課題 → 以下の撮像装置に関する特許文書から、「撮像装置、カメラ、及び信号処理方法」から「信号処理手段とを有している。」までの部分（「信号処理手段とを有している。」を含む）を一字一句変えずに抜き出してください。

[原文抜粋]

説明

撮像装置、カメラ、及び信号処理方法

【課題】 撮像装置においてIRCFを用いなくとも良好な色再現性を実現し、S/Nを改善する。
【解決手段】 入射光に対応した第1の色信号R5、G5、B5と、第1の色信号に第1の定数iを指数としてべき乗することによって得られる値に概して等しく、入力レベルの小さい範囲においては利得が制限された色信号と、第1の色信号に第2の定数jを指数としてべき乗することによって得られる値に近似する値の色信号と、これらに対するマトリクス係数との乗算を含むマトリクス演算を行って、第2の色信号R6、G6、B6を得る。第1及び第2の定数及びマトリクス係数は、色信号生成手段20と分光感度特性補正手段6の総合的な特性が、人間の色覚特性又はそれを線形変換することによって得られる分光感度特性に近似したものとなるように定められている。

【発明の詳細な説明】
【技術分野】
【0001】
この発明は、撮像装置に関し、特に赤外除去フィルタ(IRCF)を用いずに比視感度補正を行う信号処理手段を具備した撮像装置に関する。本発明はまた、そのような撮像装置を備えたカメラに関するものである。本発明はさらに、そのような撮像装置における信号処理方法に関する。
【背景技術】
【0002】
従来の撮像装置は、入射光を結像するレンズと、レンズにより結像した光学像を電気信号に変換する撮像素子と、撮像素子から得られた電気信号に対し信号処理を施すことにより所定の画像信号を得る信号処理手段とを有している。
通常撮像素子として用いるCCD(Charge Coupled Device)センサー又はCMOS(Complimentary Metal Oxide)センサを一枚だけで撮像装置を構成する場合、即ち、単板式のセンサーにおいては、色分解を行う色フィルタとして、画素ごとに異なる色のものがセンサー上に設けられている。

[/原文抜粋]
[提供資料]

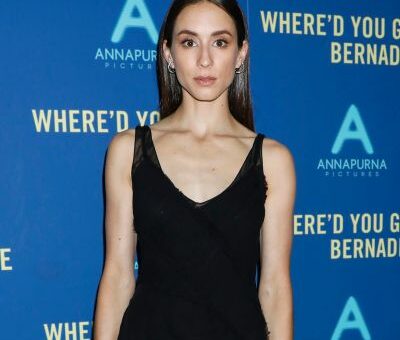 Troian Bellisario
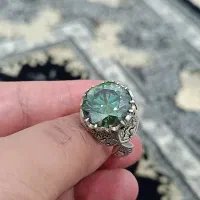 انگشتر مزونایت|جواهرات|کرمانشاه, |دیوار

[/提供資料]

解答 →
撮像装置、カメラ、及び信号処理方法

【課題】 撮像装置においてIRCFを用いなくとも良好な色再現性を実現し、S/Nを改善する。
【解決手段】 入射光に対応した第1の色信号R5、G5、B5と、第1の色信号に第1の定数iを指数としてべき乗することによって得られる値に概して等しく、入力レベルの小さい範囲においては利得が制限された色信号と、第1の色信号に第2の定数jを指数としてべき乗することによって得られる値に近似する値の色信号と、これらに対するマトリクス係数との乗算を含むマトリクス演算を行って、第2の色信号R6、G6、B6を得る。第1及び第2の定数及びマトリクス係数は、色信号生成手段20と分光感度特性補正手段6の総合的な特性が、人間の色覚特性又はそれを線形変換することによって得られる分光感度特性に近似したものとなるように定められている。

【発明の詳細な説明】
【技術分野】
【0001】
この発明は、撮像装置に関し、特に赤外除去フィルタ(IRCF)を用いずに比視感度補正を行う信号処理手段を具備した撮像装置に関する。本発明はまた、そのような撮像装置を備えたカメラに関するものである。本発明はさらに、そのような撮像装置における信号処理方法に関する。
【背景技術】
【0002】
従来の撮像装置は、入射光を結像するレンズと、レンズにより結像した光学像を電気信号に変換する撮像素子と、撮像素子から得られた電気信号に対し信号処理を施すことにより所定の画像信号を得る信号処理手段とを有している。